_Given request:_
Write the records out again, precisely as they stand.

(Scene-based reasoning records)
******************************

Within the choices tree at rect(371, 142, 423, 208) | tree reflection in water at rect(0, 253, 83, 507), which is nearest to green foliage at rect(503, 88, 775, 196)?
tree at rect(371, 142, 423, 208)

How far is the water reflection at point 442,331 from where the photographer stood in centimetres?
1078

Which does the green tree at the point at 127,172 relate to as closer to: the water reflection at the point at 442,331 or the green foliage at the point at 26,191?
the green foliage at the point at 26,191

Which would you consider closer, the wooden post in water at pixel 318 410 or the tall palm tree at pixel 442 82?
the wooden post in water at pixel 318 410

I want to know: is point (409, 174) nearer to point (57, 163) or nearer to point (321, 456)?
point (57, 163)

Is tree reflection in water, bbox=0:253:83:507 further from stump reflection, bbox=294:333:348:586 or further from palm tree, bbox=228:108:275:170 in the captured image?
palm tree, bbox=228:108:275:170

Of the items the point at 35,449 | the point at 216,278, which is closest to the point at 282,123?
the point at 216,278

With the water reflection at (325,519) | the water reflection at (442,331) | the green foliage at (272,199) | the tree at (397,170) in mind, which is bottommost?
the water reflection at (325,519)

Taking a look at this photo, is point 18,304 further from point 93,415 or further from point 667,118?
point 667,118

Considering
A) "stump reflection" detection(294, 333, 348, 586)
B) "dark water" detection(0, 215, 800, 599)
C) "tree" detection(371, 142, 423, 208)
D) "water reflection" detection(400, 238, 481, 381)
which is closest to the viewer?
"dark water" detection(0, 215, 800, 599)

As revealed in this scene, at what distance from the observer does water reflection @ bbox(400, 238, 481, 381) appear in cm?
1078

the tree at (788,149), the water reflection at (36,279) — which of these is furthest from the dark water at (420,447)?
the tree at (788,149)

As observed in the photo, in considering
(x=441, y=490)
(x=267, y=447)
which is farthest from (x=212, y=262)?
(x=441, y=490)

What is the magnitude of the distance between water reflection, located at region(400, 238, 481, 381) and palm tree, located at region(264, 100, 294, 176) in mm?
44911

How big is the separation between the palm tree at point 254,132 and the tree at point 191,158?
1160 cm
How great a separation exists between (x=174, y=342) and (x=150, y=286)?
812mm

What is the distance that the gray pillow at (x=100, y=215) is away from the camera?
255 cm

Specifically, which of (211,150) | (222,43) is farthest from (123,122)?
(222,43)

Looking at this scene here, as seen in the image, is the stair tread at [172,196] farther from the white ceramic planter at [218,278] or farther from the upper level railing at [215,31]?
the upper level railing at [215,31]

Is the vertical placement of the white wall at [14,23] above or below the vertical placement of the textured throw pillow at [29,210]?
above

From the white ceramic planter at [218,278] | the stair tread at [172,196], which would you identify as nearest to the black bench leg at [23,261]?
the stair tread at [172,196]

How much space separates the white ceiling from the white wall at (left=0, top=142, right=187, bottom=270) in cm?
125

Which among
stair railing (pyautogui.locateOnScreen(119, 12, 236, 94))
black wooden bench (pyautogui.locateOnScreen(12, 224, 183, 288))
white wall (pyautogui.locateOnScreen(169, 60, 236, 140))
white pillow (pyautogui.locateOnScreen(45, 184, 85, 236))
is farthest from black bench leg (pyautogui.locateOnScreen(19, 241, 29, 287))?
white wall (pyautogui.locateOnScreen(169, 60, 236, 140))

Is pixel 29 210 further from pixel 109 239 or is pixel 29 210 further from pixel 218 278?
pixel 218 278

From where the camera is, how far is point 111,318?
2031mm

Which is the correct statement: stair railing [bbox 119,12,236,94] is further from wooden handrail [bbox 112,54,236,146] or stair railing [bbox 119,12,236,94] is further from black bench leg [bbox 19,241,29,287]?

******************************

_Task answer:_
Within the choices tree at rect(371, 142, 423, 208) | tree reflection in water at rect(0, 253, 83, 507), which is nearest to green foliage at rect(503, 88, 775, 196)?
tree at rect(371, 142, 423, 208)

How far is the water reflection at point 442,331 from where the photographer stood in centimetres?
1078

Which does the green tree at the point at 127,172 relate to as closer to: the water reflection at the point at 442,331 or the green foliage at the point at 26,191?
the green foliage at the point at 26,191

Which would you consider closer, the wooden post in water at pixel 318 410 or the tall palm tree at pixel 442 82?
the wooden post in water at pixel 318 410

I want to know: is point (409, 174) nearer to point (57, 163) or nearer to point (321, 456)?
point (57, 163)

Is tree reflection in water, bbox=0:253:83:507 further from stump reflection, bbox=294:333:348:586 or further from palm tree, bbox=228:108:275:170 in the captured image?
palm tree, bbox=228:108:275:170

Of the items the point at 35,449 | the point at 216,278, which is closest to the point at 282,123?
the point at 216,278

With the water reflection at (325,519) | the water reflection at (442,331) | the green foliage at (272,199) | the tree at (397,170) in mind, which is bottommost?
the water reflection at (325,519)

Taking a look at this photo, is point 18,304 further from point 93,415 or further from point 667,118?
point 667,118

Considering
A) "stump reflection" detection(294, 333, 348, 586)
B) "dark water" detection(0, 215, 800, 599)
C) "tree" detection(371, 142, 423, 208)
D) "water reflection" detection(400, 238, 481, 381)
which is closest to the viewer?
"dark water" detection(0, 215, 800, 599)

As revealed in this scene, at what distance from the observer does water reflection @ bbox(400, 238, 481, 381) appear in cm?
1078

the tree at (788,149), the water reflection at (36,279) — which of these is furthest from the dark water at (420,447)?
the tree at (788,149)

As observed in the photo, in considering
(x=441, y=490)
(x=267, y=447)
which is farthest from (x=212, y=262)?
(x=441, y=490)

What is the magnitude of the distance between water reflection, located at region(400, 238, 481, 381) and palm tree, located at region(264, 100, 294, 176) in mm?
44911

How big is the separation between the palm tree at point 254,132 and the tree at point 191,158?
1160 cm
How great a separation exists between (x=174, y=342) and (x=150, y=286)?
812mm

What is the distance that the gray pillow at (x=100, y=215) is away from the camera?
255 cm

Specifically, which of (211,150) | (222,43) is farthest from (123,122)?
(222,43)

Looking at this scene here, as seen in the image, is the stair tread at [172,196] farther from the white ceramic planter at [218,278] or farther from the upper level railing at [215,31]?
the upper level railing at [215,31]

Is the vertical placement of the white wall at [14,23] above or below the vertical placement of the textured throw pillow at [29,210]?
above

From the white ceramic planter at [218,278] | the stair tread at [172,196], which would you identify as nearest to the black bench leg at [23,261]?
the stair tread at [172,196]

How much space separates the white ceiling from the white wall at (left=0, top=142, right=187, bottom=270) in cm?
125

Which among
stair railing (pyautogui.locateOnScreen(119, 12, 236, 94))
black wooden bench (pyautogui.locateOnScreen(12, 224, 183, 288))
white wall (pyautogui.locateOnScreen(169, 60, 236, 140))
white pillow (pyautogui.locateOnScreen(45, 184, 85, 236))
is farthest from black bench leg (pyautogui.locateOnScreen(19, 241, 29, 287))?
white wall (pyautogui.locateOnScreen(169, 60, 236, 140))

Is pixel 29 210 further from pixel 109 239 or is pixel 29 210 further from pixel 218 278?
pixel 218 278

From where the camera is, how far is point 111,318?
2031mm

Which is the correct statement: stair railing [bbox 119,12,236,94] is further from wooden handrail [bbox 112,54,236,146] or stair railing [bbox 119,12,236,94] is further from black bench leg [bbox 19,241,29,287]?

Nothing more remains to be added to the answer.